§ **AIM OF THE EXERCISE**:
Collect each line of the listing below that contains the string "xmlns".

>> Start

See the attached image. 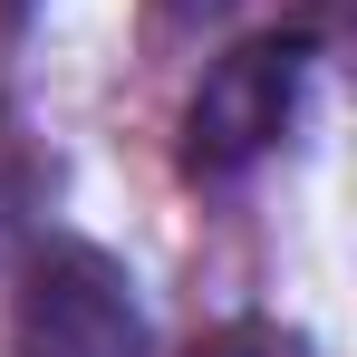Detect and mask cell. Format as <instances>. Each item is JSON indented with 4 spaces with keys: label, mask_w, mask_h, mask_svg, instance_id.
I'll return each mask as SVG.
<instances>
[{
    "label": "cell",
    "mask_w": 357,
    "mask_h": 357,
    "mask_svg": "<svg viewBox=\"0 0 357 357\" xmlns=\"http://www.w3.org/2000/svg\"><path fill=\"white\" fill-rule=\"evenodd\" d=\"M319 10H299L280 29H251L232 39L222 59L193 77V97H183V174L193 183H241L280 135L299 126V97H309V77H319Z\"/></svg>",
    "instance_id": "obj_1"
},
{
    "label": "cell",
    "mask_w": 357,
    "mask_h": 357,
    "mask_svg": "<svg viewBox=\"0 0 357 357\" xmlns=\"http://www.w3.org/2000/svg\"><path fill=\"white\" fill-rule=\"evenodd\" d=\"M10 357H155L145 299L107 241H39L10 299Z\"/></svg>",
    "instance_id": "obj_2"
},
{
    "label": "cell",
    "mask_w": 357,
    "mask_h": 357,
    "mask_svg": "<svg viewBox=\"0 0 357 357\" xmlns=\"http://www.w3.org/2000/svg\"><path fill=\"white\" fill-rule=\"evenodd\" d=\"M155 10H165L174 29H222V20H232L241 0H155Z\"/></svg>",
    "instance_id": "obj_3"
},
{
    "label": "cell",
    "mask_w": 357,
    "mask_h": 357,
    "mask_svg": "<svg viewBox=\"0 0 357 357\" xmlns=\"http://www.w3.org/2000/svg\"><path fill=\"white\" fill-rule=\"evenodd\" d=\"M39 10H49V0H0V29H10V39H20V29H29V20H39Z\"/></svg>",
    "instance_id": "obj_4"
}]
</instances>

>> End

§ **TASK RESULT**:
    "mask_svg": "<svg viewBox=\"0 0 357 357\" xmlns=\"http://www.w3.org/2000/svg\"><path fill=\"white\" fill-rule=\"evenodd\" d=\"M319 10H299L280 29H251L232 39L222 59L193 77V97H183V174L193 183H241L280 135L299 126V97H309V77H319Z\"/></svg>",
    "mask_svg": "<svg viewBox=\"0 0 357 357\" xmlns=\"http://www.w3.org/2000/svg\"><path fill=\"white\" fill-rule=\"evenodd\" d=\"M10 357H155L145 299L107 241H39L10 299Z\"/></svg>",
    "mask_svg": "<svg viewBox=\"0 0 357 357\" xmlns=\"http://www.w3.org/2000/svg\"><path fill=\"white\" fill-rule=\"evenodd\" d=\"M155 10H165L174 29H222V20H232L241 0H155Z\"/></svg>",
    "mask_svg": "<svg viewBox=\"0 0 357 357\" xmlns=\"http://www.w3.org/2000/svg\"><path fill=\"white\" fill-rule=\"evenodd\" d=\"M39 10H49V0H0V29H10V39H20V29H29V20H39Z\"/></svg>",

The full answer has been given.